A limitation in this study is the anatomical constraints, as scan-data could only be acquired buccally and not further posterior than the second premolar area for accuracy analysis. The latter is a clear benefit of the transfer method described in a previous study [21]. However, the transfer method requires subjects to have a dentate situation suitable for a transfer guide to be used and due to the practical challenges, offers no evaluation of the precision of the transfer method in situ.

Within the limitations of this study, the method of validating intraoral scanners may be valuable for assessing accuracy of IOS and conventional impressions in vivo up to five units bilaterally from midline. It is not limited to the subject’s dentate situation and could be used in other modalities, given the anatomical access. However, the method described in this study is time-consuming and requires extensive training, and may give rise to operator related errors.

Whilst there is a lack of consensus on critical deviation in different treatment outcomes, the deviations seen are within a range that can be considered clinically acceptable. Even though previous studies vary greatly in design and execution, as well as findings between systems, the numerical data is of a similar magnitude, both in vivo and in vitro [[8], [21]].
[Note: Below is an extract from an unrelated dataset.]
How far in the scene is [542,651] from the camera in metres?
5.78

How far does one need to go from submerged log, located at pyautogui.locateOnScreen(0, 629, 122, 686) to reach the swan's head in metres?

The results in this study is valid for dentate arches with a single implant to be scanned. Evaluations of other treatment scenarios using IOS may however change the outcome due to IOS inaccuracies from edentulous areas with a higher level of non-attached tissues. Further studies are needed to fully understand those limitations of IOS, which raises the need for suitable in vivo evaluation methods.

5. Conclusion

It is vital that IOS has an equally or higher accuracy and precision than conventional impressions. The described methodology can be used for assessing accuracy of IOS and conventional impressions in vivo in up to five units bilaterally from midline. Accuracy varies between intraoral scanners and conventional impressions. 3M and TRIOS had a higher accuracy than OMNI. IMPR overlapped both groups. However, the deviations are within a similar magnitude for arches up to ten units.

Intraoral scanners can be used as a replacement for conventional impressions when restoring up to ten units without extended edentulous spans.

Acknowledgements

This work has been supported by Nobel Biocare with research grant 2015-1372.